What it means to live humanly well is what Isaiah is calling for in a community that seeks justice, rescues the oppressed, defends the orphan and pleads for the widow. Living humanly well is what the writer of Hebrews suggests as what having faith means. Faith is not just a feeling or a mood, but a kind of understanding or knowing that God loves us, and that such love is proper because we are creatures of God’s creating. Likewise, to do the job of being human, and do it well, is what Jesus refers to as the Kingdom that God desires to make real in those whose lives are prepared to receive it. There are some who limit the goal of human living to various subsets of moral activity, concluding that following particular rules and abiding by specific ethical teaching is equivalent to living well. What I am suggesting is that while moral behavior is part of our goal for living as human beings, the deeper reasoning evident in our readings is not reducible to only moral considerations: again, to simply exist as a human is to have a goal, and this goal includes not just our actions, but also the reasons for our actions, the shape of the communities to which we belong, and way we are open or not to showing love to friends, neighbors and even enemies. Such a goal is more than a series of choices; it means that in the midst of our complex lives and world, there are myriad purposes for us to explore, and a single goal towards which we are drawn. The significance being that as we grow deeper into living humanly well, the better we see ourselves as sharing in the mystery of goodness and joy that are gifts of God.

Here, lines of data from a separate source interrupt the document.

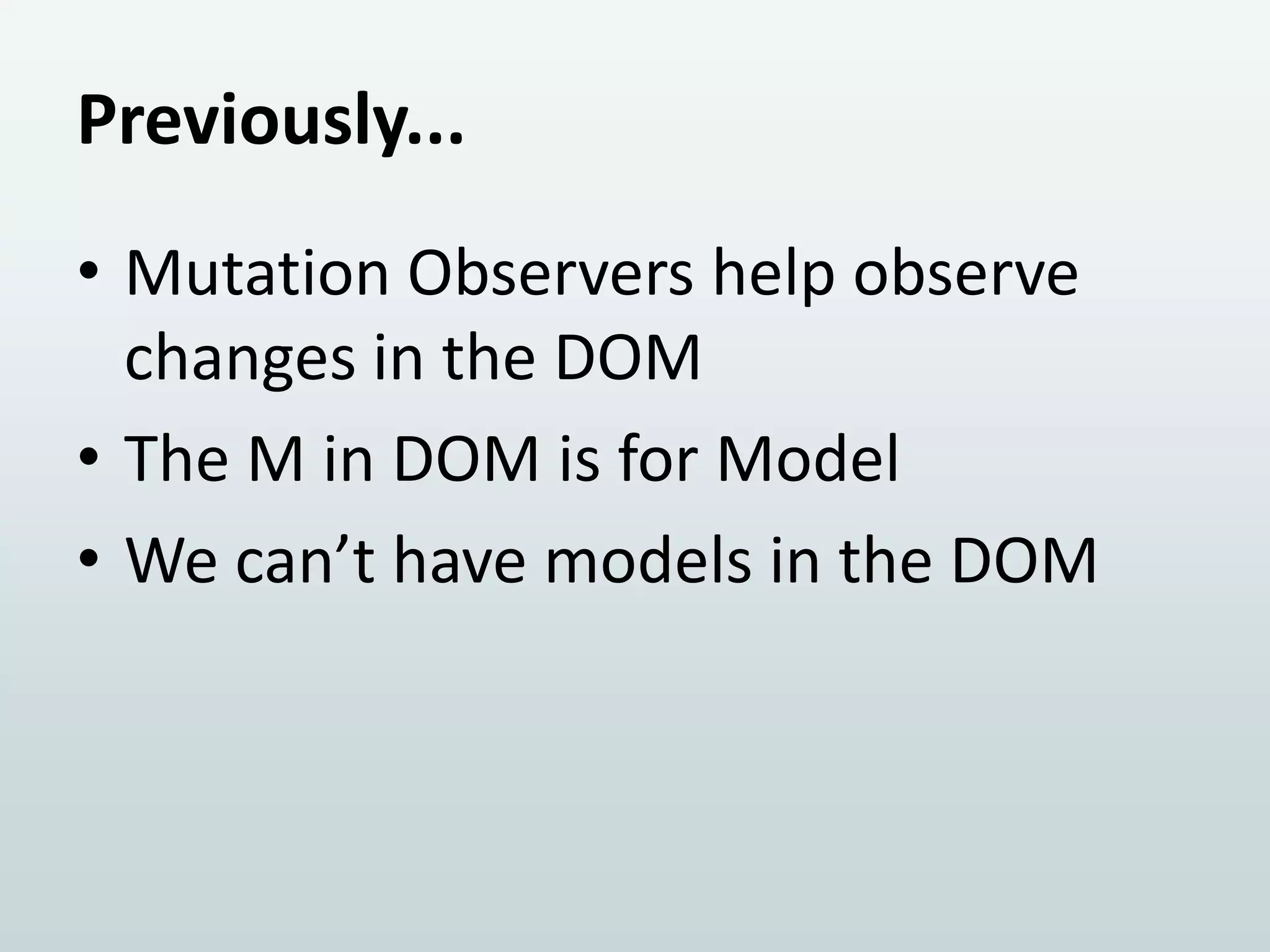 Previously…

• Mutation Observers help observe changes in the DOM
• The M in DOM is for Model
• We can’t have models in the DOM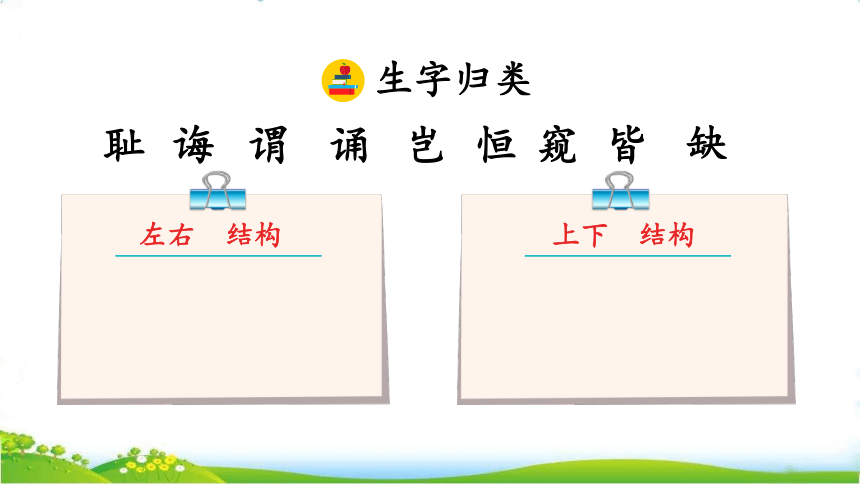 生字归类

耻 诲 谓 诵 岂 恒 窥 皆 缺

左右 结构

上下 结构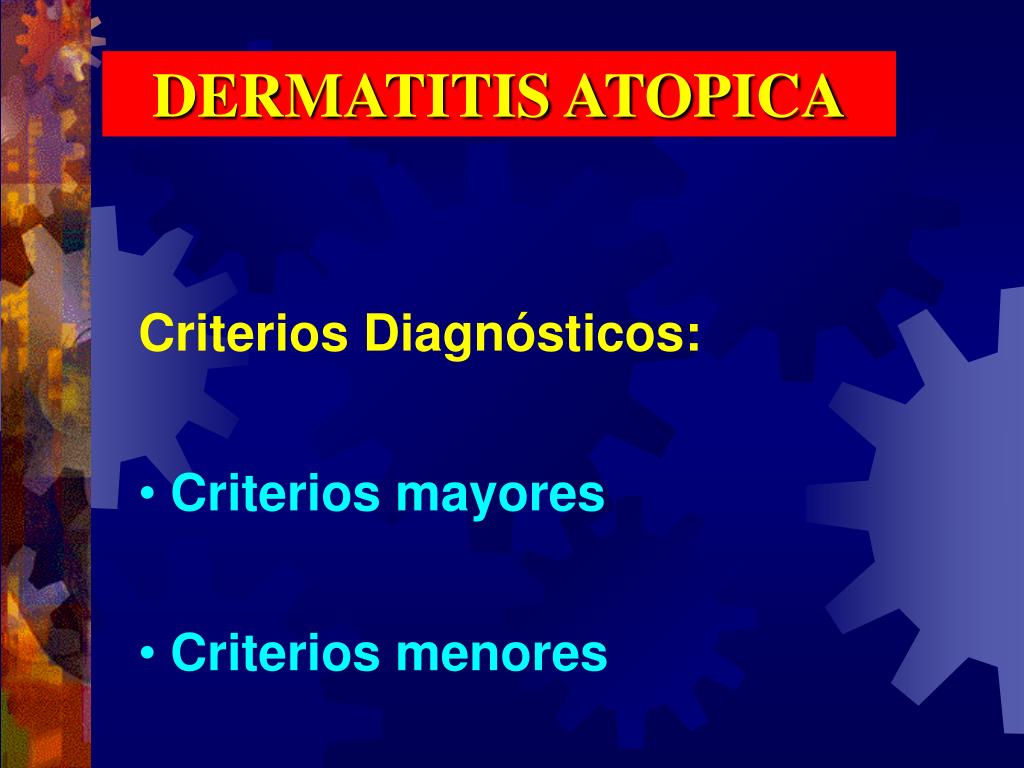 DERMATITIS ATOPICA

Criterios Diagnósticos:

• Criterios mayores

• Criterios menores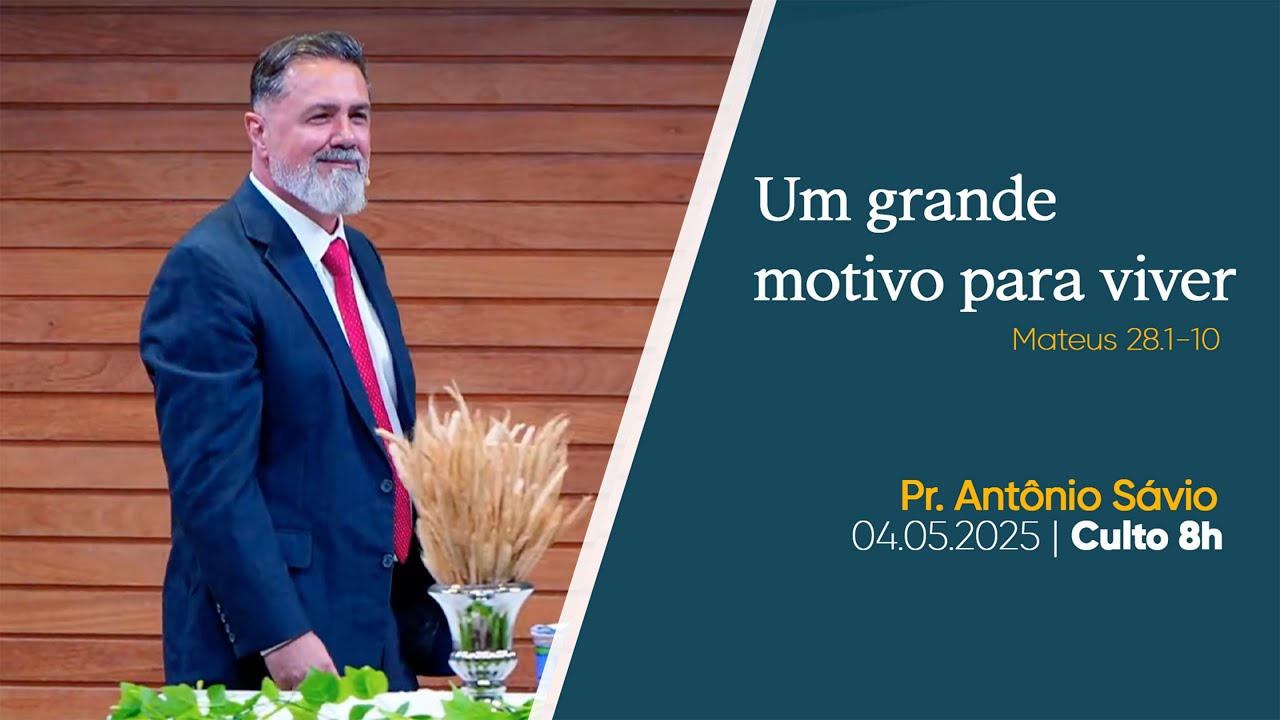 Um grande motivo para viver

Mateus 28.1-10

Pr. Antônio Sávio
04.05.2025 | Culto 8h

To claim that to be human means to have a goal, and this goal is a life with God shared through a community of goodness and joy, is to claim the same things as Isaiah does with Israel, and Jesus does for his disciples when they reminds us of God’s desire to shape us into God’s people who are invested in the work of salvation, justice and worship. This work – the job of being human – is discoverable at one level as we consider the kind of life that we might consider full and rich. Yet, it is God’s good pleasure to reveal and help us see the broader and deeper implications of our humanity through the gift of faith. And what faith does is show us that is that our journey to God as our goal is not completed under our own power. Through learning to see our way in the world by means of divine goodness and joy, we begin to recognize that as we journey, we are sometimes subtly, sometime surprisingly, being drawn to what we were made for: the eternal love which is the Father. What we discover is that all along, the closer we come to God, the more we learn what our humanity is all about.

As people, we not only have purpose, we have an end to which our life is moving. What we do and say, how we live and who we love is not inconsequential, for all of our decisions shape our lives in one way or another. What doesn’t change is the path on which the fullness of humanity is learned and lived. The good news that is presented in scripture, is that it is God’s desire that we grow into living well, and this is neither a reward for good behavior nor a carrot placed before us as we travail. God in Christ has opened the way for us to reach our proper end. For in Christ, we discover the fullness of human life; a life that is perfected in faith by the delight of God.